# Umleitung einer Domain zu einer anderen ...



## st_weber (22. August 2006)

Hallo,

möchte gerne von einer vorgehenden zu einer neuen Domain umleiten.
Das redirect in der index.html leitet zwar die gewöhnlichen Domainaufrufe zur neuen Domain sauber weiter, macht aber Probleme, wenn ich mit einem bestimmten Formular starten will, z.B. 
www.domain.de/dokumente.htm 

Nu habe ich gehört, dass mod_rewrite mein Problem lösen können soll, habe aber keine Ahnung, ob tatsächlich? und falls doch, wie das richtig gemacht wird.
Habe nur gelesen, dass hierzu eine .access-Datei erforderlich ist.

Hat jemand ein Beispiel wie das richtig gemacht wird oder kann das erklären?

Vielen Dank vorab


----------



## Norbert Eder (23. August 2006)

Hast du Zugriff auf den Server selbst? Dann könntest du eine permanente Weitereitung einrichten, sofern der Zugriff auf http://www.muh.com auf http://www.mah.com umgeleitet werden soll. Willst du einzelne Links http://www.muh.com/muhmuh.html auch umgeleitet haben, dann könnte mod_rewrite eventuell helfen, denk aber nicht, dass dies die beste Lösung darstellt.


----------



## st_weber (23. August 2006)

Auf den Server selbst habe ich keinen Zugriff, ist ein Webpaket mit confixx. Hab aber .htaccess und mode_rewrite ist, wie ich das in phpinfo sehen kann, auch eingebunden. 

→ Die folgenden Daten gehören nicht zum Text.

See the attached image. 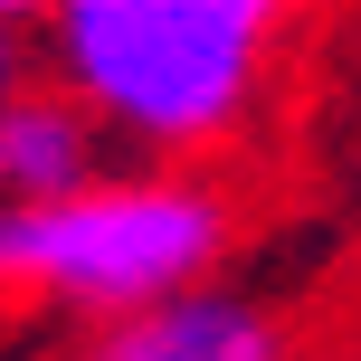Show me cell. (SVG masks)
<instances>
[{"instance_id":"8992f818","label":"cell","mask_w":361,"mask_h":361,"mask_svg":"<svg viewBox=\"0 0 361 361\" xmlns=\"http://www.w3.org/2000/svg\"><path fill=\"white\" fill-rule=\"evenodd\" d=\"M57 10V0H0V19H10V29H19V19H48Z\"/></svg>"},{"instance_id":"5b68a950","label":"cell","mask_w":361,"mask_h":361,"mask_svg":"<svg viewBox=\"0 0 361 361\" xmlns=\"http://www.w3.org/2000/svg\"><path fill=\"white\" fill-rule=\"evenodd\" d=\"M19 86H29V76H19V29H10V19H0V105H10Z\"/></svg>"},{"instance_id":"3957f363","label":"cell","mask_w":361,"mask_h":361,"mask_svg":"<svg viewBox=\"0 0 361 361\" xmlns=\"http://www.w3.org/2000/svg\"><path fill=\"white\" fill-rule=\"evenodd\" d=\"M67 361H286V333H276L267 305L200 286V295H180V305L124 314V324H95Z\"/></svg>"},{"instance_id":"277c9868","label":"cell","mask_w":361,"mask_h":361,"mask_svg":"<svg viewBox=\"0 0 361 361\" xmlns=\"http://www.w3.org/2000/svg\"><path fill=\"white\" fill-rule=\"evenodd\" d=\"M105 180V124L67 86H19L0 105V200H67Z\"/></svg>"},{"instance_id":"7a4b0ae2","label":"cell","mask_w":361,"mask_h":361,"mask_svg":"<svg viewBox=\"0 0 361 361\" xmlns=\"http://www.w3.org/2000/svg\"><path fill=\"white\" fill-rule=\"evenodd\" d=\"M228 257V209L171 171H105L67 200H0V295L38 314H124L180 305Z\"/></svg>"},{"instance_id":"6da1fadb","label":"cell","mask_w":361,"mask_h":361,"mask_svg":"<svg viewBox=\"0 0 361 361\" xmlns=\"http://www.w3.org/2000/svg\"><path fill=\"white\" fill-rule=\"evenodd\" d=\"M295 0H57L48 67L143 152H200L257 105Z\"/></svg>"}]
</instances>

Und, auf den Provider kann ich, was mein Problem angeht, leider nicht zählen 

Ich möchte gerne, dass einzelne html-Links mit weitergereicht werden, so 2 oder 3 würde mir völlig reichen.


----------



## Arne Buchwald (24. August 2006)

such einfach nach mod_rewrite hier im Forum. Es dürfte einige Hundert Beispiele geben ...


----------